Your instructions.
Pick up the commentary on analytic database vendors and their acquisition by larger companies where it stops, and write its next paragraphs.

Fifth, several windows of “technology opportunity” for ADBMS are closing. For example, if your great idea for a new ADBMS company involves a columnar approach, you might be too late to the party. If your “innovation” hinges on massive parallelism, compression, in-memory caching/cubing schemes, super-fast intra-nodal fabrics, hybrid MPP/SMP, hybrid row-column storage (PAX-like), or yet another SQL chip accelerator or super-duper FPGA, you might have missed the boat (on the other hand, if you figured out how to do analytics on compressed encrypted data, then you might be on to something).

I believe the top new-breeders did all the technical legwork in the past 4-5 years. It took Mike Stonebraker long enough, but Vertica pretty much put columnar on the map. And most of that engineering is now mature enough (and well proven) to warrant acquisition interest from the big boys. Initially, the big guys took a “wait and see” attitude (remember, OLTP butters their bread anyway, not analytical OLAP) but now, having seen results and traction on others’ dime, I think they’re ready to pony up some cash (classic buy vs. build decision) to absorb the bits and pieces suiting their marketing strategies. By doing so, the good ole boys re-invent themselves and say “hey look, we have columnar technology as well now!” (How Sybase didn’t corner this market with IQ is beyond me, especially having read Seth Grime’s excellent paper about it).

Better yet, by integrating new technologies into existing code bases, the big dogs can say “hey, we have the best of both worlds for OLTP and OLAP” (Oracle’s latest Exadata comes to mind). And perhaps “look, we have SMP on the processing side and MPP in storage layer”, or vice-versa, thereby returning to the old “one-size-fits-all” GP-RDBMS paradigm so criticized by Stonebraker (but so convenient for the corporate user).

Data section.

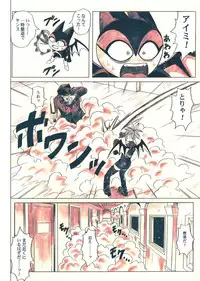 (SC32) [Cyclone (Izumi Kazuya)] Rogue Spear 5 (Shadow Lady) [Digital] [Colored]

Task output.
And clearly, given the growing popularity of “operational analytics”, an OLTP+OLAP offering is compelling. So I think the “proof-of-concept” window for many new-breed technologies, specifically MPP columnar (but others as well, for instance, acceleration hardware, where Ingres is picking up VectorWise, or MPP where Microsoft snapped up Datallegro), has closed. The winners (and their results) are in and acquirers will likely make their move in 2010. This dovetails nicely with a recent TDWI survey claiming half the respondents plan to replace their DW platform between 2010 and 2012 (apparently this is presented here on October 7th).

All this being said, is it possible that a brand new software endeavor currently in stealth-mode development in Nepal might suddenly dominate the analytical database scene within months? How about a revolutionary FPGA/SQL Chip/Flash/Optical hardware contraption that could blow the hinges off industry standards and benchmarks? Sure why not. Real innovation is usually unexpected, and often unintended. But I don’t see it being driven by the classic “VC funds startup makes big database scores big IPO” model much longer.

When I look at things like Hadoop and current developments in the OSS space for VLDB analytics, I still have trouble grasping the business model, but I clearly see “life force” innovation at work here. A year ago I would never have expected a place like Visa to stray from the “Big Threes” but nowadays these guys are messing with Hadoop! People are also doing amazing things with MapReduce implementations and BigTable KV types of massive data storage systems.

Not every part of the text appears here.